*entropart* is a package for *R* designed to estimate
diversity based on HCDT entropy or similarity-based entropy. This is a
short introduction to its use.

The *entropart* package allows estimating biodiversity
according to the framework based on HCDT entropy, the correction of its
estimation-bias (Grassberger 1988; Chao and Shen
2003; Chao and Jost 2015) and its transformation into equivalent
numbers of species (Hill 1973; Jost 2006; Marcon
et al. 2014). Estimation of diversity at arbitrary levels of
sampling, requiring interpolation or extrapolation (Chao et al. 2014) is available

Phylogenetic or functional diversity (Marcon and Hérault 2015) can be estimated, considering phyloentropy as the average species-neutral diversity over slices of a phylogenetic or functional tree (S. Pavoine, Love, and Bonsall 2009).

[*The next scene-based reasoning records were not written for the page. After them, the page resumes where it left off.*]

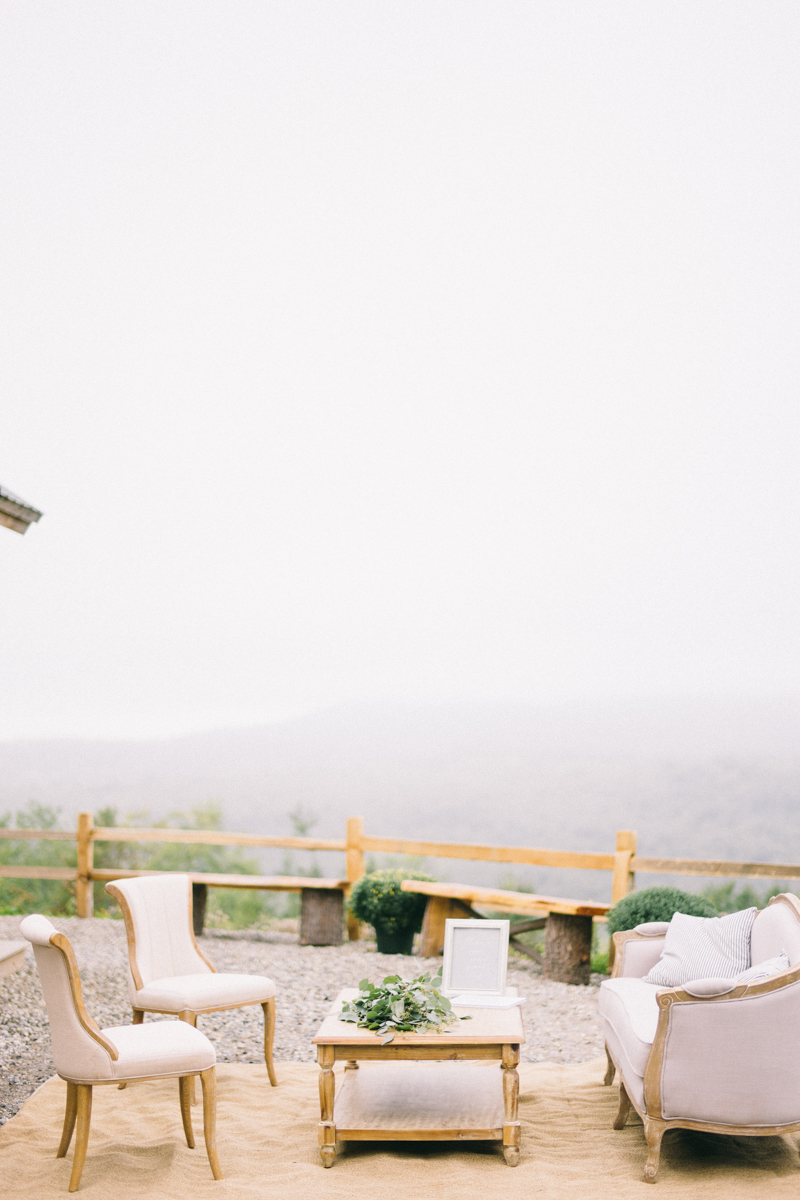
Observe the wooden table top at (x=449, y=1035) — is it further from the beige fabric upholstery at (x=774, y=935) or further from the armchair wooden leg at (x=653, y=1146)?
the beige fabric upholstery at (x=774, y=935)

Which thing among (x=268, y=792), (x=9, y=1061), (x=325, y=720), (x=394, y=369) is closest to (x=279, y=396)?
(x=394, y=369)

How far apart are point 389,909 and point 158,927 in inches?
124

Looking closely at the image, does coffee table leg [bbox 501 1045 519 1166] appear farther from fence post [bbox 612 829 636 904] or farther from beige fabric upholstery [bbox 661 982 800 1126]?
fence post [bbox 612 829 636 904]

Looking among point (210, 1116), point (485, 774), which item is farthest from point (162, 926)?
point (485, 774)

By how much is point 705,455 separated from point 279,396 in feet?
23.8

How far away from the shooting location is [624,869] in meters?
6.37

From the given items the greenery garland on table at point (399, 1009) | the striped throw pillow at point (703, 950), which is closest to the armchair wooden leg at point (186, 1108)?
the greenery garland on table at point (399, 1009)

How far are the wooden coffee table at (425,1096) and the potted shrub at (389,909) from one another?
321 centimetres

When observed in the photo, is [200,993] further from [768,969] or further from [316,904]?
[316,904]

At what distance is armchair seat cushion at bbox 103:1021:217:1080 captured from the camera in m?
3.05

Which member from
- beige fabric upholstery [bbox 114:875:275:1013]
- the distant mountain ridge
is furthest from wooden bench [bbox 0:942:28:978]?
the distant mountain ridge

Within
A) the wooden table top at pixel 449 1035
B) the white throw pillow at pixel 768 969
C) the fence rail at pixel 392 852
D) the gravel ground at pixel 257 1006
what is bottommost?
the gravel ground at pixel 257 1006

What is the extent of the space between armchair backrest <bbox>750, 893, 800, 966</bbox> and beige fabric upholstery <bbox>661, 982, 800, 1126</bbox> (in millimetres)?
364

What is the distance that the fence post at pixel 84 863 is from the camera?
26.6ft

Similarity-based diversity (Leinster and Cobbold 2012) can be used to estimate (Marcon, Zhang, and Hérault 2014) functional diversity from a similarity or dissimilarity matrix between species without requiring building a dendrogram and thus preserving the topology of species (Sandrine Pavoine, Ollier, and Dufour 2005; Podani and Schmera 2007).

The classical diversity estimators (Shannon and Simpson entropy) can
be found in many R packages. *vegetarian* (Charney and Record 2009) allows calculating
Hill numbers and partitioning them according to Jost’s framework. Bias
correction is rarely available except in the *EntropyEstimation*
(Cao and Grabchak 2014) package which
provides the Zhang and Grabchak’s estimators of entropy and diversity
and their asymptotic variance (not included in *entropart*).

Community data is a numeric vector containing abundances of species (the number of individual of each species) or their probabilities (the proportion of individuals of each species, summing to 1).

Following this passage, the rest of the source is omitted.